Goal:
Transcribe the lines of the records starting with the one that has "Viewing the captured" in it and ending with the last, and transcribe nothing else.

Supplied data:
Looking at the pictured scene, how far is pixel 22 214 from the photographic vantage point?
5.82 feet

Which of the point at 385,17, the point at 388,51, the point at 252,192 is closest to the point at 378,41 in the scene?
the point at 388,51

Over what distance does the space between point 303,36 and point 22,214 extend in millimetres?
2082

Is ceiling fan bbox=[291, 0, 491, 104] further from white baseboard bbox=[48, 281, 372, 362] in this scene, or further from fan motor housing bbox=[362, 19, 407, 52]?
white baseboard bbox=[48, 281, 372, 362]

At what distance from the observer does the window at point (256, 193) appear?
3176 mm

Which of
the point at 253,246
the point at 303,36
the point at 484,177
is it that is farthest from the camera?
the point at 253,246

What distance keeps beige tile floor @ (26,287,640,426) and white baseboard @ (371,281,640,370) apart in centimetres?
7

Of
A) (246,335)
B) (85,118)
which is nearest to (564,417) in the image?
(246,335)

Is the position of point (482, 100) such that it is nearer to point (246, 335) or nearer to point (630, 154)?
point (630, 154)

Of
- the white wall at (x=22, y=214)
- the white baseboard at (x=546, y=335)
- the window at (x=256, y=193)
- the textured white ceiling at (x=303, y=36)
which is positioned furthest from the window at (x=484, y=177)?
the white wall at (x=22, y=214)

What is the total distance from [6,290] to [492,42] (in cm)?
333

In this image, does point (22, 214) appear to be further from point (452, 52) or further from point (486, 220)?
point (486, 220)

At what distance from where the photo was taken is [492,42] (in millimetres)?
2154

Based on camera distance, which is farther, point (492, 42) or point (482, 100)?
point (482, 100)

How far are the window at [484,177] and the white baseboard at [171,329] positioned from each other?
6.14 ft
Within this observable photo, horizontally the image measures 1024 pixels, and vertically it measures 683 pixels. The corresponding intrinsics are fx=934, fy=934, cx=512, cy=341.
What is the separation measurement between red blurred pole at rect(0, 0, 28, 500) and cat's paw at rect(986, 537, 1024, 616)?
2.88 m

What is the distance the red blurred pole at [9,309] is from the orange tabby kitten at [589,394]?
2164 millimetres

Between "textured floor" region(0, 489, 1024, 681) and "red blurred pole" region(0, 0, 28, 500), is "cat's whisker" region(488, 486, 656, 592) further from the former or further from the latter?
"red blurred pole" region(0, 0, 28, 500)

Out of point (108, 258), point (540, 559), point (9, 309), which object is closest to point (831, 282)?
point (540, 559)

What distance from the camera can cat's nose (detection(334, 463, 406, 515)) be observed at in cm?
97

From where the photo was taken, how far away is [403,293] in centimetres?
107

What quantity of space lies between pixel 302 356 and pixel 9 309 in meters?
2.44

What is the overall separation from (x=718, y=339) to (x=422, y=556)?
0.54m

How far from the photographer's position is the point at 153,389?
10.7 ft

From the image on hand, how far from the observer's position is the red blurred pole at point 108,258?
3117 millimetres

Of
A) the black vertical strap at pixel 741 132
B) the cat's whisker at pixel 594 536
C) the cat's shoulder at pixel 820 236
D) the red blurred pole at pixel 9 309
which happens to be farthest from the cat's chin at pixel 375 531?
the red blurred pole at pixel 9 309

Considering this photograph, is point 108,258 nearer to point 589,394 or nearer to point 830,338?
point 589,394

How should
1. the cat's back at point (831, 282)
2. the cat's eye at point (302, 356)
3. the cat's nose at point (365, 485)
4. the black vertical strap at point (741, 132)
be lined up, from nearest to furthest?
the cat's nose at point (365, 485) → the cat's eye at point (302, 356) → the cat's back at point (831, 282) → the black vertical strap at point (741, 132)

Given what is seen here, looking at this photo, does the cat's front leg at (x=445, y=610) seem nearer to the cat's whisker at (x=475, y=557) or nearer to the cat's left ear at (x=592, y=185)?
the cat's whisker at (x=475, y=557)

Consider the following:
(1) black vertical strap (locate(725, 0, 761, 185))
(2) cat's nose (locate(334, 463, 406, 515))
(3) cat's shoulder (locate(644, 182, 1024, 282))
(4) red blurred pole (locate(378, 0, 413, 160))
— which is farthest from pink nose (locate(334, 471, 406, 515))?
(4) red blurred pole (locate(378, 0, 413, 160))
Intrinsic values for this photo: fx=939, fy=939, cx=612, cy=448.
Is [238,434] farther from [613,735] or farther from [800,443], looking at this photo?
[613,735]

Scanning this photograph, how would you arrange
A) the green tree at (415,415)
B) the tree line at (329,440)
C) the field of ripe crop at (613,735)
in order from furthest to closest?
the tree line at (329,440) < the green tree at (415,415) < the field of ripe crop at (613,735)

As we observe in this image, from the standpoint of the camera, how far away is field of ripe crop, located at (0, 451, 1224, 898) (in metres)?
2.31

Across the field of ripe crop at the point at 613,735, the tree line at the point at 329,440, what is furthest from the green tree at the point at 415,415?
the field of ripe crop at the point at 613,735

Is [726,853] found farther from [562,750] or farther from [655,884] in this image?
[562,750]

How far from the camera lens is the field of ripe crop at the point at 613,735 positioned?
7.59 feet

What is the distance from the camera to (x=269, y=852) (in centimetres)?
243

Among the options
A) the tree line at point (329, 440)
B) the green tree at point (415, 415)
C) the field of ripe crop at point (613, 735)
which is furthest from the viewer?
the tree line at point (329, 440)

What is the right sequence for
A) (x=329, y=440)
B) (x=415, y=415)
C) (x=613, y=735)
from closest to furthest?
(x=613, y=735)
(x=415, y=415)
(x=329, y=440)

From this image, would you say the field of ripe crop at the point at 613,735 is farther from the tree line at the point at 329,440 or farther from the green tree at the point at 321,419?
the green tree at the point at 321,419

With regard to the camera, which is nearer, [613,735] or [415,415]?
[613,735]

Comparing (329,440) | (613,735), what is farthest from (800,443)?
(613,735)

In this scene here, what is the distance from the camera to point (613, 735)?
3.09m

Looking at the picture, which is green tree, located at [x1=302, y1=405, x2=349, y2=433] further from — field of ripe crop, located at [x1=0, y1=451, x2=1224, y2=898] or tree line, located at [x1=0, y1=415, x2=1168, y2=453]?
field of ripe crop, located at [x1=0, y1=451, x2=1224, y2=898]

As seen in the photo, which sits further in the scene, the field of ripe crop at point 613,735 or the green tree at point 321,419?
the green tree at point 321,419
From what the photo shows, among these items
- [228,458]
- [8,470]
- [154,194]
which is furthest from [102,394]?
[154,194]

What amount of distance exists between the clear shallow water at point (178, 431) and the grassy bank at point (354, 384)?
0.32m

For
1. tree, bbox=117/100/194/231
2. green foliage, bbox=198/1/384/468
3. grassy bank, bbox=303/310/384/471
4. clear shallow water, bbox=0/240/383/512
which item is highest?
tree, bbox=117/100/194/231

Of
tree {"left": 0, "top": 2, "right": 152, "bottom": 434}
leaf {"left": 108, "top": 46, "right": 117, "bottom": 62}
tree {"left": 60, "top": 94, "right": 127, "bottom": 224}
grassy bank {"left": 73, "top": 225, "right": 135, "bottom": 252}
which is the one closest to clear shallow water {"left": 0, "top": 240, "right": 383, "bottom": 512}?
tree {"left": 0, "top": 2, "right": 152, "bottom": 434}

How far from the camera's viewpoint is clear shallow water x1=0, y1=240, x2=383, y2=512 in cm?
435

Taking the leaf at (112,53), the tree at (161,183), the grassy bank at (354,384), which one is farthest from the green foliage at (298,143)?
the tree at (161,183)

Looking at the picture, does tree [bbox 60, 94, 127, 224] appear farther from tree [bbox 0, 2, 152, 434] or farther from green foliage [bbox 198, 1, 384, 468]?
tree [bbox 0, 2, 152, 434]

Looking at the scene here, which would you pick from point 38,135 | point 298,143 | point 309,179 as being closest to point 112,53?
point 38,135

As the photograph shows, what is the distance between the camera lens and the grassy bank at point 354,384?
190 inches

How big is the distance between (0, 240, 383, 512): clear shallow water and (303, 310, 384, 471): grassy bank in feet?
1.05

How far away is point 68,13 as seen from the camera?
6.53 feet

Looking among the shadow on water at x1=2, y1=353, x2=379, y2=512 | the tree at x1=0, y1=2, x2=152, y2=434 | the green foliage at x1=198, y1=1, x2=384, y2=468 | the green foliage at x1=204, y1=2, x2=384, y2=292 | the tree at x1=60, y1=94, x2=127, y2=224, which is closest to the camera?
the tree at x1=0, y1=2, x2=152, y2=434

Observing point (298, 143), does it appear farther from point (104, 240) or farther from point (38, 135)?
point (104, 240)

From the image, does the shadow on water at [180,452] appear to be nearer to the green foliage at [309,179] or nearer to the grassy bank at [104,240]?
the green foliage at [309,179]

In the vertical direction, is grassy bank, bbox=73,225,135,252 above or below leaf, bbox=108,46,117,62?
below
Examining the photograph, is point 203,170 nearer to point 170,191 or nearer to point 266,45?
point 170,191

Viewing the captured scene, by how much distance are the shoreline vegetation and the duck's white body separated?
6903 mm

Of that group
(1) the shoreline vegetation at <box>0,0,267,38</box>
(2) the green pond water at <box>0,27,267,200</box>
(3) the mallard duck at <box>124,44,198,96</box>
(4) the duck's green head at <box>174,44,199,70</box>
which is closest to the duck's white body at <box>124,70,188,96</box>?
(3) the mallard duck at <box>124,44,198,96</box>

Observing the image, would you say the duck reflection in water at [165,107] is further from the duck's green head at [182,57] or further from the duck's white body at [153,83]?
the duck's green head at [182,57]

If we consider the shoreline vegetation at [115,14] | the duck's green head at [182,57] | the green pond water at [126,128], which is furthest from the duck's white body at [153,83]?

Response to this exercise:
Viewing the captured scene, by how much distance are the shoreline vegetation and the duck's white body separated?
6903 mm

Of that group
(1) the shoreline vegetation at <box>0,0,267,38</box>
(2) the green pond water at <box>0,27,267,200</box>
(3) the mallard duck at <box>124,44,198,96</box>
(4) the duck's green head at <box>174,44,199,70</box>
which is closest to the duck's white body at <box>124,70,188,96</box>?
(3) the mallard duck at <box>124,44,198,96</box>

Observing the image, would you say the duck reflection in water at [165,107] is further from the duck's green head at [182,57] or further from the duck's white body at [153,83]?
the duck's green head at [182,57]

If we consider the shoreline vegetation at [115,14] | the duck's green head at [182,57] | the green pond water at [126,128], which is furthest from the duck's white body at [153,83]?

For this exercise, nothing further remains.